Some of them have become active in helping efforts to rebuild a school in Port-au-Prince, in collaboration with the Edeyo Foundation. How best to unite the practical and the ethical? By building a school, Farmer says: “a school could serve as a place for teaching lessons about health care and for providing free meals to malnourished children without injuring their dignity” (91).

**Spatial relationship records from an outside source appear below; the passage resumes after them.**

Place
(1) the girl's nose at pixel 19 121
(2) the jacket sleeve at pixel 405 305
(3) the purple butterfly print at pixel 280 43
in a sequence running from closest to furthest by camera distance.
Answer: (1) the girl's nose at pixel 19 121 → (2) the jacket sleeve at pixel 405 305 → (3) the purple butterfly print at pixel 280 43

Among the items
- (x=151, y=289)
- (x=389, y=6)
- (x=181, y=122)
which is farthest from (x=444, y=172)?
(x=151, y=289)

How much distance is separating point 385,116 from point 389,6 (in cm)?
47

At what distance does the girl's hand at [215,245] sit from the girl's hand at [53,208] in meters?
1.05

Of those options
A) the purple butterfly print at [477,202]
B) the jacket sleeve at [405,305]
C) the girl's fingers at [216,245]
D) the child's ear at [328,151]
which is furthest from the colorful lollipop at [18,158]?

Some people see the university as a place that should be free of the pressures of the world: an island of learning, a place of retreat.  But in Haiti, Paul Farmer wonders ‘obsessively’ about why his academic field, anthropology, really matters. “I’m an action kind of guy,” he explains to Kidder (79). He comes to be much less interested in anthropology in itself than ‘as a tool for what he called “intervention”’ (83). The notion that scholarship should inspire action is increasingly common even in fields seemingly far removed from the present: I have just finished working on a book called Why the Middle Ages Matter: Medieval Light on Modern Injustice. Academic knowledge ‘for its own sake’ is not enough. Paul Farmer is a good example of how much can be achieved when knowledge is harnessed for the good of humanity, and generates real-world humanitarian action.  Far better, then, to place the university at the service of society; the question that really matters is how. Whether you choose to apply them in a desperate country such as Haiti or a needy community much closer to Hofstra – perhaps even in Hempstead – you will soon be developing new intellectual skills that you, like Paul Farmer, can transform into action.